=== Directions ===
a - According to the Sinnamon Farm history, how did James Sinnamon die?
b - In the Sinnamon Farm history, why did the family have to fell and burn trees before they could farm?
c - Carry on the Sinnamon Farm history from the point where it stops.

Queensland Heritage Register
- Official name: Sinnamon Farm, Avondale and Macleod aviation site, Beechwood, Glen Ross and Seventeen Mile Rocks School, 600237, 600234, 600236
- Type: state heritage (archaeological, built)
- Designated: 21 October 1992
- Reference no.: 600233
- Significant period: 1869–1890s (fabric) 1860s–1960s, 1910 (historical)
- Significant components: shed – storage, farmhouse, shed – shelter, objects (movable) – farming, garden – ornamental/flower, trees/plantings, school/school room, plaque, orchard, barn, kitchen/kitchen house, garden – vegetable

= Sinnamon Farm =

Sinnamon Farm is a heritage-listed farm at 645 & 693 Seventeen Mile Rocks Road, Sinnamon Park, City of Brisbane, Queensland, Australia. It was built from 1869 to 1890s. It is also known as Avondale & Macleod aviation site, Beechwood, Glen Ross, and Seventeen Mile Rocks School. It was added to the Queensland Heritage Register on 21 October 1992.

== History ==
The Sinnamon family arrived at Brisbane via Tasmania in 1863. James aged 50 was a well established Northern Ireland farmer of Huguenot origin. With his wife Margaret, seven sons and three daughters, he emigrated for economic betterment and religious freedom. In 1865 the family, including another daughter born en route, settled at Seventeen Mile Rocks on the Mermaid Reach of the Brisbane River.

This area, which had been surveyed into small farms in 1864, sold rapidly due to economic buoyancy and peak immigration during the early 1860s. To the initial parcel of 20 acres (portion 302) purchased from William Lovell in 1865, James added adjacent allotments from other vendors. Since land along much of the river was dense sub-tropical rainforest or vine scrub, the family had to clear sufficient farm land by felling and firing. On portion 299 (acquired by James Sinnamon in 1866), the family built a large split slab hut with earthen floor. In addition to using their government land orders totalling £216, the Sinnamons borrowed money for capital improvements, which was repaid within several years. By 1869 they were able to build the more commodious, handsawn timber house further up the hill, known as Beechwood (portion 302).

To construct Beechwood, the family cut and hauled timber from the property to their nearby sawpit. During a hauling trip James was fatally injured when kicked by a horse. His widow Margaret and family completed the building and carried on farming, later erecting other buildings for farming and family purposes. John, the eldest and unmarried son, resided at Beechwood with his mother until her death in 1904 aged 83 and his own demise ten years later. Beechwood has been occupied continuously since 1869, and together with Wolston House (1863) at Wacol, remains one of the oldest residences in the district.

In 1887 a third and more substantial residence, Glen Ross, was constructed to the west of Beechwood on portion 301 for James Jr, the sixth child of James and Margaret Sinnamon, who had acquired title to the land in 1880. James Jr married in December 1887, and the new house, named Glen Ross in reference to the family home in Ireland, was extended over time to accommodate six sons and three daughters. A substantial hay shed was erected on the Glen Ross farm c. 1890, but was burnt down in 1978. After James Jr died in 1942 aged 91, the farming property was purchased, occupied and augmented by their fourth child, Hercules V Sinnamon (later Sir Hercules), a businessman and farmer. HV Sinnamon placed shareholders on the land and continued to maintain the Sinnamon farms.

=== Stored data ===
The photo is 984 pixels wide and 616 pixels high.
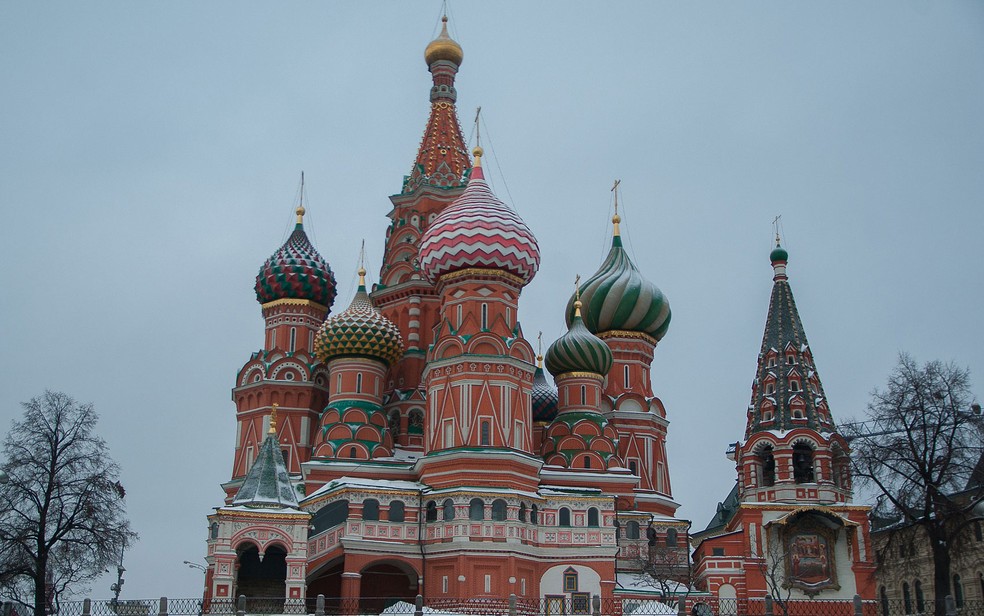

=== Answers given ===
a - He was fatally injured when a horse kicked him during a trip hauling timber to build Beechwood.

b - Much of the land along the river was dense sub-tropical rainforest or vine scrub. The family had to clear enough of it by felling and firing to make farm land.

c -
A fourth residence, Avondale, on portion 304 to the east of Beechwood, was erected in the 1890s for Benjamin Sinnamon, the ninth child, who purchased the property in 1886 from other family members. He married Elizabeth Annie Primrose in 1889, and they and their six children resided at Avondale. Following Benjamin's death in 1941, the property continued operating on a share farm basis.

George, the third of James and Margaret Sinnamon's children, purchased Rosemount, a sixteen-acre property on the opposite side of Seventeen Mile Rocks Road, where an avenue of mango trees remains (portion 313). Rosemount burnt down about 1970, after which the property was presented to the Methodist Church, which erected the Sinnamon Retirement Village on the site.

Altogether the Sinnamon farms produced a wide range of primary produce, commencing with sugarcane and cotton, then maize, potatoes, pineapples and dairy produce, while concentrating in later years on breeding horses and cattle, especially pure jersey stock.

The Sinnamon family also took a leading part in local affairs, in particular with the establishment of the Seventeen Mile Rocks School and the local church (Sinnamon Memorial Uniting Church), and Benjamin Sinnamon served on the Sherwood Shire Council.

As children in the Seventeen Mile Rocks area had to journey to Corinda to school, a provisional school was built in Goggs Road as early as 1870. This building of split timber with furnishings was supplied by local farmers in accordance with the Education Act of the same year. By 1876 local residents had collected sufficient funds to erect a new school facing Goggs Road on the southeast corner of portion 316, about 100 m south of the original site. This building was completed in 1877 by Wilson Henry, local resident and cousin to the Sinnamon family, and opened at the beginning of the 1878 school year with 32 pupils. The schoolhouse was complemented by a detached shelter shed and a teacher's residence. In the early 1900s the interior of the schoolhouse was lined with narrow tongue and groove boards and its shingled roof was replaced with corrugated galvanised iron. The school finally closed in 1966, when Jindalee State School opened. The building was sold subsequently to Hercules Sinnamon, who offered it as headquarters for the Indooroopilly Rural Youth Club. Generations of the Sinnamon family had attended the school and been involved in its development, particularly HV Sinnamon's father, James Jr, who was the school committee's first treasurer, and his uncle Benjamin, who was chairman of the school committee for forty years. The school (without its teacher's residence) was moved from crown land to HV Sinnamon's property in the late 1980s and has been used since by school groups as an interactive museum.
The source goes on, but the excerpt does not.